Items from a dataset:
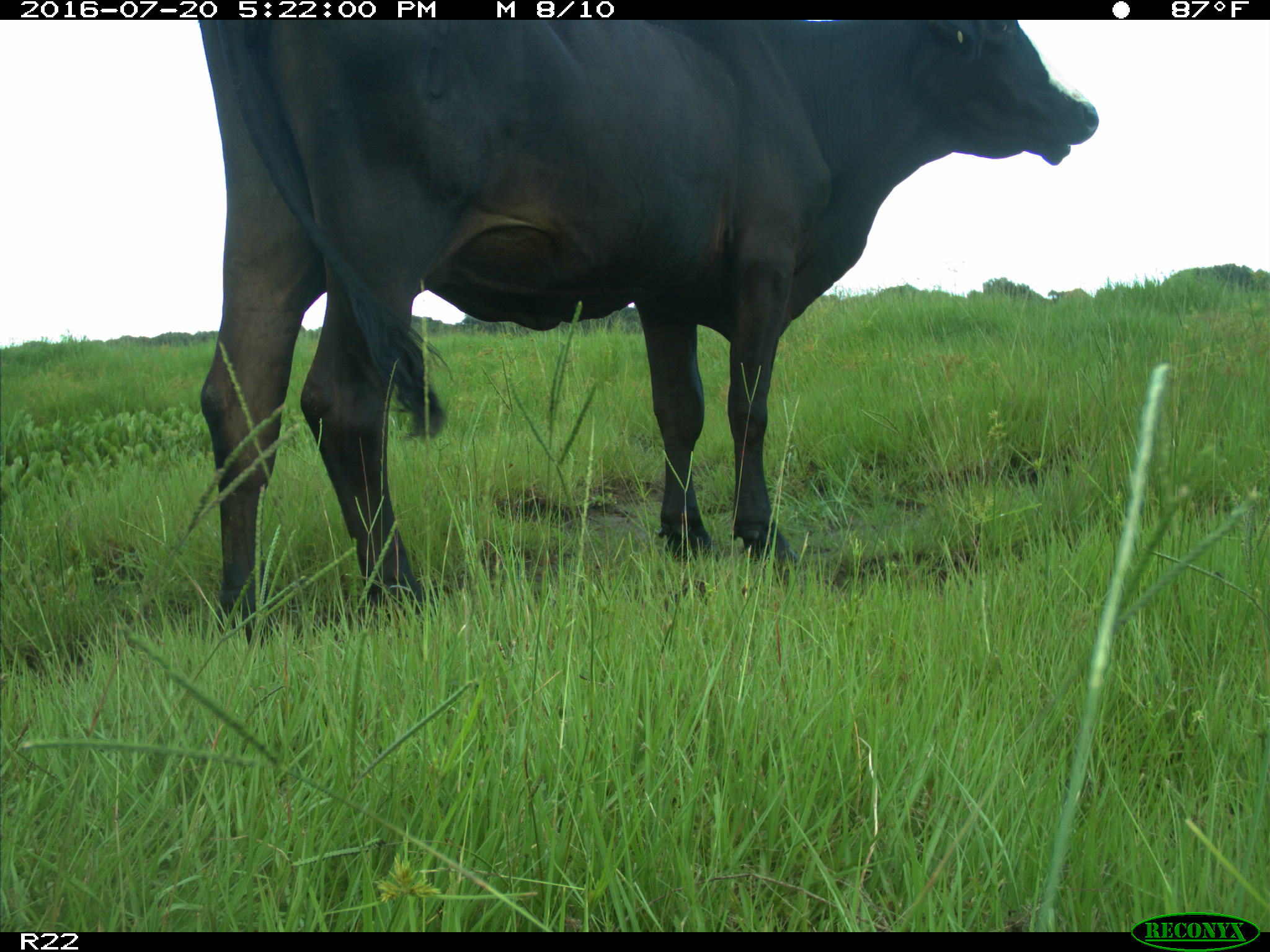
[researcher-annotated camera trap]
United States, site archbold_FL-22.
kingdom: Animalia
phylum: Chordata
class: Mammalia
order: Artiodactyla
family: Bovidae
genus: Bos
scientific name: Bos taurus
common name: domestic cow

▶ _ASSIGNMENT_
From the line containing "phylum: Chordata" to the final line of the data above, transcribe every line exactly and nothing more.

▶ _ANSWER BOX_
phylum: Chordata
class: Mammalia
order: Artiodactyla
family: Bovidae
genus: Bos
scientific name: Bos taurus
common name: domestic cow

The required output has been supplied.